New records (rows) will be added later. Use DROP TABLE IF EXISTS t0 to drop the table if it already exists.

cur.execute('DROP TABLE IF EXISTS t0')

Create the table t0 and insert records:

  • opID: 1 name: David Stevens
  • opID: 2 name: Rebecca Okume
  • opID: 3 name: Mike Fisher

Commit the changes once the records are added.

The new table t0 can now to be used to record details of who made the changes to the PID parameters by recording the opID in t4 when a new row is added to the history. It is not required to add a photo or augment t4 for this activity.

cur.execute('CREATE TABLE t0 (opID int PRIMARY KEY, \
                              name text NOT NULL)'
)
cmd = 'INSERT INTO t0 (opID, name) VALUES (?, ?)'
cur.execute(cmd, (1,'David Stevens'))
cur.execute(cmd, (2,'Rebecca Okume'))
cur.execute(cmd, (3,'Mike Fisher'))
cxn.commit()

Close Database Connection

Close the database connection with cxn.close(). This releases the database so that it prevents a connection after it is closed.

cxn.close()

✅ Knowledge Check

1. Which SQL statement is used to add rows to a table in a relational database?

A. DROP TABLE
Incorrect. DROP TABLE is used to delete a table from the database.
B. SELECT
Incorrect. SELECT is used to fetch rows from a table.
C. INSERT INTO
Correct. INSERT INTO is used to add rows to a table.
D. UPDATE
Incorrect. UPDATE is used to modify existing rows in a table.

2. What is the main difference between SQLite and other SQL databases?
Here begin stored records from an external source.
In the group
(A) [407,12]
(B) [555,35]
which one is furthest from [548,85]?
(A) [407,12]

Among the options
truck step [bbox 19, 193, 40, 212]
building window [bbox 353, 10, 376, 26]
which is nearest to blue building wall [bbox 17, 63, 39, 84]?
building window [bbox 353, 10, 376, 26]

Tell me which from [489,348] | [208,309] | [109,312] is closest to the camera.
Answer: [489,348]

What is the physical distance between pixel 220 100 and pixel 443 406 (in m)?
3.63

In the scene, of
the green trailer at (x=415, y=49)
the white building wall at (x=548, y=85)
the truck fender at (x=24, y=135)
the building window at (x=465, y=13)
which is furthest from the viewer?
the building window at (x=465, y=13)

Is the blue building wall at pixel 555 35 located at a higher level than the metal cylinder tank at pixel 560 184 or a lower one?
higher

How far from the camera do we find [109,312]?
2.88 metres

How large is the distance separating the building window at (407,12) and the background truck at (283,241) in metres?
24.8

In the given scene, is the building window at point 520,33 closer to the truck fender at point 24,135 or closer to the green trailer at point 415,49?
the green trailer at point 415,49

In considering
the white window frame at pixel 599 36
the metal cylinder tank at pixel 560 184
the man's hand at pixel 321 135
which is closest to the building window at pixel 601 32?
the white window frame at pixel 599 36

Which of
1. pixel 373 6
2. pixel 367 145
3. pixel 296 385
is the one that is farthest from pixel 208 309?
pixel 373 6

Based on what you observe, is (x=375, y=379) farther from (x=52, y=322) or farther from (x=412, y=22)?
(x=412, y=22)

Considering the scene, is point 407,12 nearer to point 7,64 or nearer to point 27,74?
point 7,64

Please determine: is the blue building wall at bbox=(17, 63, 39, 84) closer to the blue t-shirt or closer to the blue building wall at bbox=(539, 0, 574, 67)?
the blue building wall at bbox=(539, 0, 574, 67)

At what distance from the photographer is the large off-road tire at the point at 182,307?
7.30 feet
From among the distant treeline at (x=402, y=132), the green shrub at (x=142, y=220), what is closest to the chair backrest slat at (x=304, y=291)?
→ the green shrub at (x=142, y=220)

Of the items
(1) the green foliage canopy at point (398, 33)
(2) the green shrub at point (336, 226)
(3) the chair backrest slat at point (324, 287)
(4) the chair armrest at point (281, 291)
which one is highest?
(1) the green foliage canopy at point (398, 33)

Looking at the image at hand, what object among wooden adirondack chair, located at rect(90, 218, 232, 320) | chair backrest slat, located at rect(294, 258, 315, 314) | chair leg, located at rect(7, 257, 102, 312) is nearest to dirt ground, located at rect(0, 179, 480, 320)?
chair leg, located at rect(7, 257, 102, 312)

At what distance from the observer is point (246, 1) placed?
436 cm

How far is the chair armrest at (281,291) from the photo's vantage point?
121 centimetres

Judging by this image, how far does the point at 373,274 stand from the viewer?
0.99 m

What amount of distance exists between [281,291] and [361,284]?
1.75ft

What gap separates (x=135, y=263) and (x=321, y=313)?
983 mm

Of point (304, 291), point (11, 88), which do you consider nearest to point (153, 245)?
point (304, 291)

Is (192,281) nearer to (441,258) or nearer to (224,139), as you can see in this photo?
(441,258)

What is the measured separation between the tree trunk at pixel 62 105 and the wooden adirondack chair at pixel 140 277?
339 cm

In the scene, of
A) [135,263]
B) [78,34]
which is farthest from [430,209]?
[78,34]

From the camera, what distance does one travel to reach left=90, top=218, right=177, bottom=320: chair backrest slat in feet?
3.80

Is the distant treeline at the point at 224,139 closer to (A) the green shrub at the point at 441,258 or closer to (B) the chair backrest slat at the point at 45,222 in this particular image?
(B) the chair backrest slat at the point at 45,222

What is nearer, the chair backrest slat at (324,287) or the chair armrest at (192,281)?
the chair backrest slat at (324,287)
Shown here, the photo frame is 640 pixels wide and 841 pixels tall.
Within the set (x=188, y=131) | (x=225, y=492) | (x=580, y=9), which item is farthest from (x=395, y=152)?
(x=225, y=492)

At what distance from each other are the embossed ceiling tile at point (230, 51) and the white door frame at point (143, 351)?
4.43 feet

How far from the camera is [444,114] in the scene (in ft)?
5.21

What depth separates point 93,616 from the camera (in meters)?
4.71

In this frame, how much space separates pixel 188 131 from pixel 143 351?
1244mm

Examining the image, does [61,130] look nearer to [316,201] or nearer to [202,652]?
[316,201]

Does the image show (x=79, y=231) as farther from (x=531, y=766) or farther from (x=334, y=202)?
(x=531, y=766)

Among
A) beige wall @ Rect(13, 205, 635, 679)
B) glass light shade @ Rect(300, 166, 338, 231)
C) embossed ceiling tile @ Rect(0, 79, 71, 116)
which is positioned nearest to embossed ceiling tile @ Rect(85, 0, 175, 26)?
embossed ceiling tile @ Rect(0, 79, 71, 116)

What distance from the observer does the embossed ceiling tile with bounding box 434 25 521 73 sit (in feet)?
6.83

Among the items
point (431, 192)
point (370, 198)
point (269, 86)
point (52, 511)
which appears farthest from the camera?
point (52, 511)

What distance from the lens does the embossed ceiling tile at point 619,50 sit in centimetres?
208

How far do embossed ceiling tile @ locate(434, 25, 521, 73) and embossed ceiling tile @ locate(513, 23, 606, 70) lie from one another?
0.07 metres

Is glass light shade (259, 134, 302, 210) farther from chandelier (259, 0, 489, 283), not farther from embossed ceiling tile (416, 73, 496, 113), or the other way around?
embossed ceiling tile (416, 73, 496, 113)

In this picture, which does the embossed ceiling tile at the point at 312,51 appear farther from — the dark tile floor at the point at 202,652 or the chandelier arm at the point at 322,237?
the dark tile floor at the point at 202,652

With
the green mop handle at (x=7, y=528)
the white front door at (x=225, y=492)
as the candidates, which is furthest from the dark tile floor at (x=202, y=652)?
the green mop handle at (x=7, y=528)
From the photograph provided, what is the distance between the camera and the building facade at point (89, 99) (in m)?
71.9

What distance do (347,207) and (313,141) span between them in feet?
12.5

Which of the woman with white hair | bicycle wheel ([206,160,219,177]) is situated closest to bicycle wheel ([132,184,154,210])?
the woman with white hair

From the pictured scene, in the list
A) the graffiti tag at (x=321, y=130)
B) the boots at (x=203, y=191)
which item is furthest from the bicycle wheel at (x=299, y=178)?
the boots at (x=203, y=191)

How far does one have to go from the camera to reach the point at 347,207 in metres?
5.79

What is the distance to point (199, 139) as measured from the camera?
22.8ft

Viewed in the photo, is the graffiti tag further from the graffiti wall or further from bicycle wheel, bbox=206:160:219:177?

A. SQLite does not use SQL
Incorrect. SQLite does use SQL. It is a minimal version of SQL.
B. SQLite can only store text data
Incorrect. SQLite supports various datatypes including int, real, text, and blob.
C. SQLite stores the entire database in one file or in memory
Correct. SQLite stores the entire database in a single file or in memory, making it suitable for small projects or on-device storage.
D. SQLite requires a server setup
Incorrect. SQLite doesn't require a server setup. It's serverless, zero-configuration, and self-contained.